PhD candidate, The Pennsylvania State University
Computational Issues Related to Zero-Inflated Conway—Maxwell—Poisson Regression Models
Vaccination is widely acknowledged as one of the most effective tools for preventing disease. However, there has been a rise in parental refusal and delay of childhood vaccination in recent years in the United States. This trend undermines the maintenance of herd immunity and elevates the likelihood of outbreaks of vaccine-preventable diseases. Our aim is to identify demographic or socioeconomic characteristics associated with vaccine refusal, which could help public health professionals and medical providers develop interventions targeted to concerned parents.
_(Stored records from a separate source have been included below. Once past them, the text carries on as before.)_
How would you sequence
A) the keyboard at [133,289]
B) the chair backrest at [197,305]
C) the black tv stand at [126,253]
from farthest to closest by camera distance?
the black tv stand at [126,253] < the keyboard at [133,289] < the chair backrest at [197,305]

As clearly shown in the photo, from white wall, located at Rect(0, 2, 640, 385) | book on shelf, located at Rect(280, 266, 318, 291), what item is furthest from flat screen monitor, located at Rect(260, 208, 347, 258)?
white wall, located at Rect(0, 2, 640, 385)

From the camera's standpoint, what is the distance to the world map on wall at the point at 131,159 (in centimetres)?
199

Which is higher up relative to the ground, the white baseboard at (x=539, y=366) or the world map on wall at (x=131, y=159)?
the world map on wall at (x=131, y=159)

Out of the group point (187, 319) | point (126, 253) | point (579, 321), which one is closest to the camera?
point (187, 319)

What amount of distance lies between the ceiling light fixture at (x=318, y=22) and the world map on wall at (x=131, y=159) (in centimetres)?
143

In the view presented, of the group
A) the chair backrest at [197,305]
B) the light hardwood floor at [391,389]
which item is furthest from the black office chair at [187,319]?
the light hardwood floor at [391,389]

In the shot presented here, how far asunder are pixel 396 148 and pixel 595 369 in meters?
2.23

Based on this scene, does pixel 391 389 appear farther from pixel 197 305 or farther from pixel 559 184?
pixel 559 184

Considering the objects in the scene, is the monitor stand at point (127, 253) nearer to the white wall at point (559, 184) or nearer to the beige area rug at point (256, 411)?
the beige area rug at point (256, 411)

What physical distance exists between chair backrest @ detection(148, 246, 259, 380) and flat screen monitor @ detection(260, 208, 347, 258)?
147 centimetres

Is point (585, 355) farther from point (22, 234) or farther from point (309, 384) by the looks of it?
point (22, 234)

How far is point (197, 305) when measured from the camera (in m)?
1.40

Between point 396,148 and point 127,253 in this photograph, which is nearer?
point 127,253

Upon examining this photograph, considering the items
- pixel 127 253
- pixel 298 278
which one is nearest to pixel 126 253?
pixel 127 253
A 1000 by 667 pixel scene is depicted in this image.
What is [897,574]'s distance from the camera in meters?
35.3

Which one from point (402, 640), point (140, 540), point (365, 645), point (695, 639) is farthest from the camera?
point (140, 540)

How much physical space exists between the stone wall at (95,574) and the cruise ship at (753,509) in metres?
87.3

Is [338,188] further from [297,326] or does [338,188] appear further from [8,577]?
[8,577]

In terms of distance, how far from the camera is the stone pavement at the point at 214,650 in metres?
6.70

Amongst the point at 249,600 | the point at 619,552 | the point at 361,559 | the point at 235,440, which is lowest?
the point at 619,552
We examine US county-level vaccine refusal data for patients under five years of age collected on a monthly basis during the period 2012--2015. These data exhibit challenging features: zero inflation, spatial dependence, seasonal variation, and spatially-varying dispersion, for data observed on approximately 3,000 counties per month. We propose a flexible zero-inflated Conway--Maxwell--Poisson (ZICOMP) regression model that addresses these challenges. Because the ZICOMP model has an intractable normalizing function, Bayesian inference can be difficult. We propose a new hybrid Monte Carlo algorithm that permits efficient sampling, automatically selects a basis representation for the spatial process via reversible jump MCMC, and provides asymptotically exact approximations of the posterior distribution of the model parameters. We use our approach to learn about characteristics impacting vaccine refusal in the US.
I am a Ph.D. candidate in the Department of Statistics at the Pennsylvania State University. I am currently working with Dr. Murali Haran (Penn State) and Dr. John Hughes (Lehigh). My research is in the areas of statistical computing, Markov chain Monte Carlo algorithms, models for spatial and spatiotemporal data, and infectious disease modeling.